"I don't see how I could have done anything different; I don't see it now any more than I saw it then. You won't forgive Oliver, I suppose—my old Sir Oliver! In fact, if I know you, Cousin Arthur, you've been trying to paint him blacker in the hope of making me whiter! But he gives me a wonderful life. I never really knew what a man could do for a woman's life before. Well, I'd had no chance of understanding that, had I? It's not being in love that I mean so much. After all, I've been in love before—yes, and with Godfrey, as I told you once. And Oliver's not an angel, of course—about as far from it as a man could be——"

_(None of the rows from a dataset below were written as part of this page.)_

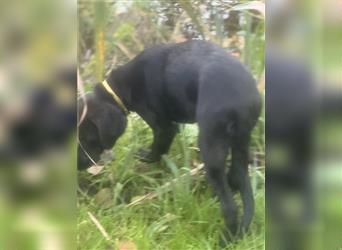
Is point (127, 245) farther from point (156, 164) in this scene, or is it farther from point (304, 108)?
point (304, 108)

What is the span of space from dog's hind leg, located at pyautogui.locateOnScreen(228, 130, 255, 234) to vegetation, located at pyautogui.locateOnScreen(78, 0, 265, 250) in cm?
2

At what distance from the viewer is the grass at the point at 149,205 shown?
1.66 meters

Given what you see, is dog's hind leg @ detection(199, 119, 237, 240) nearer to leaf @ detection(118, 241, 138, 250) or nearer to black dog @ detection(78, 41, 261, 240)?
black dog @ detection(78, 41, 261, 240)

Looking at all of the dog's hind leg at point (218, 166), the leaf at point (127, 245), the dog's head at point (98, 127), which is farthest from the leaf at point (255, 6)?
the leaf at point (127, 245)

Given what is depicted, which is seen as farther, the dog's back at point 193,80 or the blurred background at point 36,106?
the dog's back at point 193,80

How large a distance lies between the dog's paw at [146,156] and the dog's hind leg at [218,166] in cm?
11

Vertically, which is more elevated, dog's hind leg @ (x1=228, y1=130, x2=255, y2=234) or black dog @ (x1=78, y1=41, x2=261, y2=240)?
black dog @ (x1=78, y1=41, x2=261, y2=240)

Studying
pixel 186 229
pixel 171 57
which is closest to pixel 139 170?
pixel 186 229

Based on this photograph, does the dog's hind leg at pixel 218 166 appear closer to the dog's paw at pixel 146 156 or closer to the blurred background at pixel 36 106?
the dog's paw at pixel 146 156

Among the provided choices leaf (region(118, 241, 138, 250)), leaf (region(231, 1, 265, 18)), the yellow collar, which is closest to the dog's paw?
the yellow collar

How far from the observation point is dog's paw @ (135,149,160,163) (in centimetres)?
165

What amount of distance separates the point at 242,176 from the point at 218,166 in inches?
2.6

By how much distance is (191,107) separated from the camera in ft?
5.41

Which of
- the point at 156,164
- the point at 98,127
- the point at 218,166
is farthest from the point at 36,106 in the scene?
the point at 218,166
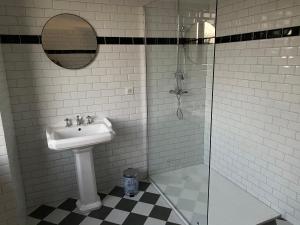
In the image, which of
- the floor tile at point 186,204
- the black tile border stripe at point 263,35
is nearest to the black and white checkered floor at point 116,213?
the floor tile at point 186,204

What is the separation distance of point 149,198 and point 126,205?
28cm

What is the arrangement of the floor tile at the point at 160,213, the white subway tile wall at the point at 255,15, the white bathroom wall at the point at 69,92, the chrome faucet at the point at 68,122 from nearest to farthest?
the white subway tile wall at the point at 255,15
the white bathroom wall at the point at 69,92
the floor tile at the point at 160,213
the chrome faucet at the point at 68,122

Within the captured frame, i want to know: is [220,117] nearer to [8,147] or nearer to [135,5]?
[135,5]

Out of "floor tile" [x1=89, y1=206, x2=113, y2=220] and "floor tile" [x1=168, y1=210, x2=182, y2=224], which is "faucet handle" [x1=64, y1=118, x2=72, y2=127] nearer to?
"floor tile" [x1=89, y1=206, x2=113, y2=220]

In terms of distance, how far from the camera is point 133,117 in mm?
2818

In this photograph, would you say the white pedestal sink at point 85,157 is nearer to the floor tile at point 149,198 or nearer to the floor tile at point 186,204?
the floor tile at point 149,198

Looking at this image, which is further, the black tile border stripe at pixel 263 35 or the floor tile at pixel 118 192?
the floor tile at pixel 118 192

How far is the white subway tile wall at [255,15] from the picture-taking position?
6.74 ft

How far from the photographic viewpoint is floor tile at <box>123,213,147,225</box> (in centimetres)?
224

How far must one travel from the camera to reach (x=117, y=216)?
7.69ft

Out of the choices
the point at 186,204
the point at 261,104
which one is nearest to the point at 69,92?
the point at 186,204

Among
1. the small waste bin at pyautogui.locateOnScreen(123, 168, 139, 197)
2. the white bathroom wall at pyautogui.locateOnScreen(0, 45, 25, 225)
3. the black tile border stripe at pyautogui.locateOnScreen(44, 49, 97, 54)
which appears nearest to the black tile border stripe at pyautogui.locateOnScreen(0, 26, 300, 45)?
the black tile border stripe at pyautogui.locateOnScreen(44, 49, 97, 54)

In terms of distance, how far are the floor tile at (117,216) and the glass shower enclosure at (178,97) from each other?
0.54 metres

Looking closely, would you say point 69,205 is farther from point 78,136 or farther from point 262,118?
point 262,118
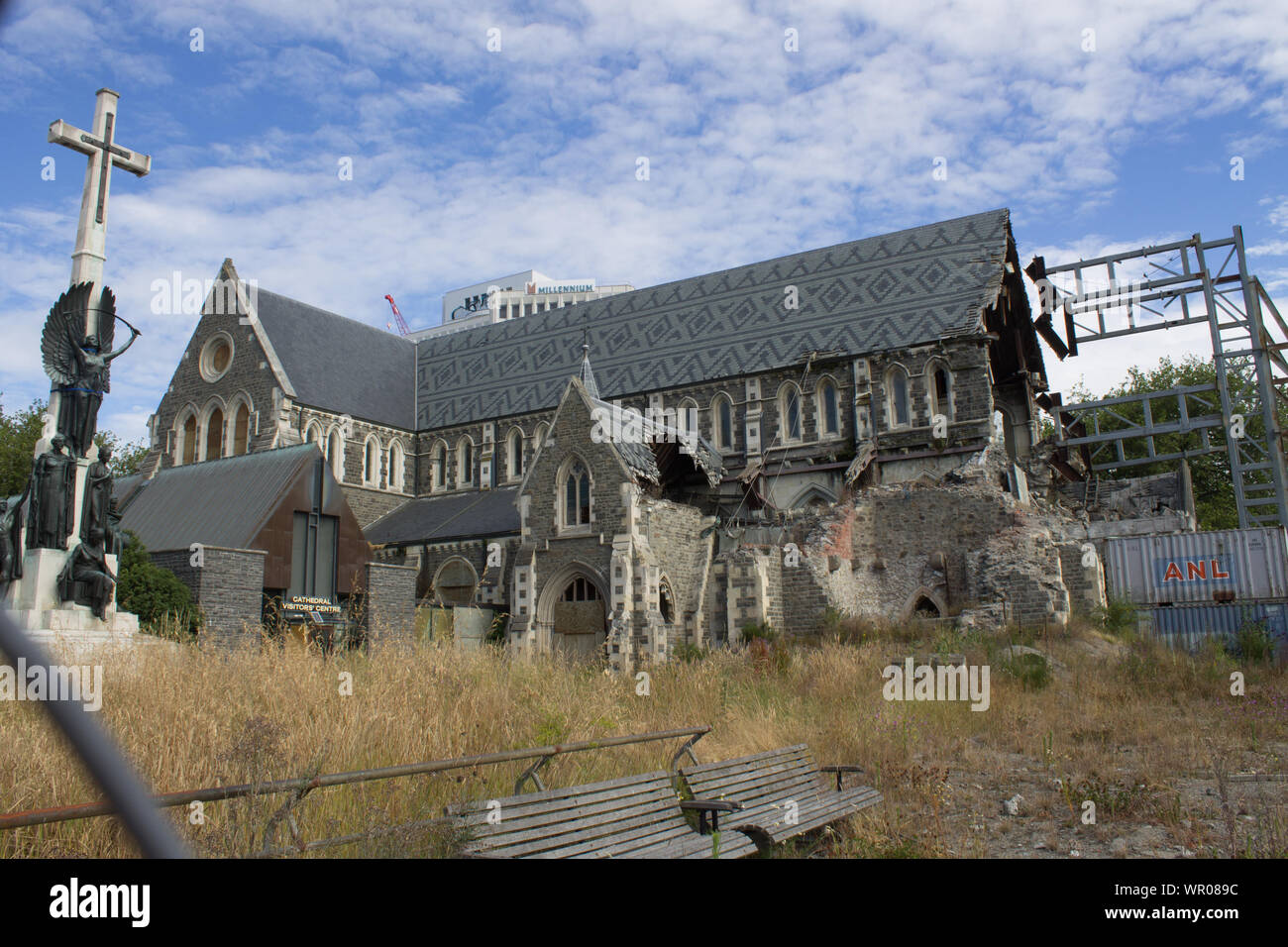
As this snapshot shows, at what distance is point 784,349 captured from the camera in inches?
1232

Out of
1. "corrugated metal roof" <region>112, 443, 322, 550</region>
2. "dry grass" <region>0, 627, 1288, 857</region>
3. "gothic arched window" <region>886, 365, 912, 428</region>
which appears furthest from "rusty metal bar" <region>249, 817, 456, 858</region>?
"gothic arched window" <region>886, 365, 912, 428</region>

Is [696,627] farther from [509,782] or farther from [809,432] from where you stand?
[509,782]

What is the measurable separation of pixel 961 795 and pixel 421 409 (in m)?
31.2

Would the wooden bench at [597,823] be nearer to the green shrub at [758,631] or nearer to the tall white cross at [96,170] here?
the tall white cross at [96,170]

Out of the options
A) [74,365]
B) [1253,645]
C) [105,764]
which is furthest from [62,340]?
[1253,645]

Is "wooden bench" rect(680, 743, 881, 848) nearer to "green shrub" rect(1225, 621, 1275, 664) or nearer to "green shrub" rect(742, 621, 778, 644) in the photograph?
"green shrub" rect(1225, 621, 1275, 664)

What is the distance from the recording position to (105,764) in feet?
3.41

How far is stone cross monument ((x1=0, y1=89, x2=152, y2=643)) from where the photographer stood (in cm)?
1245

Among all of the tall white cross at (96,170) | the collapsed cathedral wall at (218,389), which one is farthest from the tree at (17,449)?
the tall white cross at (96,170)

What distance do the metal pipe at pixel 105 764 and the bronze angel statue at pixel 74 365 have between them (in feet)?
44.9

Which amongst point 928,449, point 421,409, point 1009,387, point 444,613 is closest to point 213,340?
point 421,409

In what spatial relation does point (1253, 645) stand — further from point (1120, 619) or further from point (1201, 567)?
point (1201, 567)

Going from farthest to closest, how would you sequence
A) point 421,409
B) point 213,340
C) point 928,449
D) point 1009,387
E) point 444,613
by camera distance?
point 421,409 → point 213,340 → point 1009,387 → point 928,449 → point 444,613

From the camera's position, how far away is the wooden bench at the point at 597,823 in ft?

"I should think so," Arthur remarked drily.
She smiled at him. "But there's a sort of largeness about him, about the way he feels as well as the things he goes in for. And then his courage! Oh, but I daresay you don't want to hear me talk about him. I really came only to talk about Margaret."
"You must know I'm glad to hear you're happy."
She caught a tone of constraint in his voice; the words sounded almost formal. "Yes, I suppose you are—and ready to let it go at that?" she asked quickly, with a little resentment.
"What else can I do—or say?" he answered, slowly and with a puzzled frown. "I've got nothing more to do with it. I really belong to—to what you've left behind you. I made a queer mess of my part of it, but still I did belong there. I don't belong to this new life of yours, do I?"
She shrugged her shoulders. "No, I suppose you don't. You belong to Hilsey? Is that it? And I'm trying to get you on my side—unfairly?" She challenged him now with something like anger.
"Oh, it's not a question of sides! I tried not to take sides. The thing went too deep for that. And why must I, why should I? But there's what's happened—the state of things, you see."
"And the state of things makes you belong to Hilsey, and prevents your having anything to do with me?"
"That's putting it too strongly——" he began.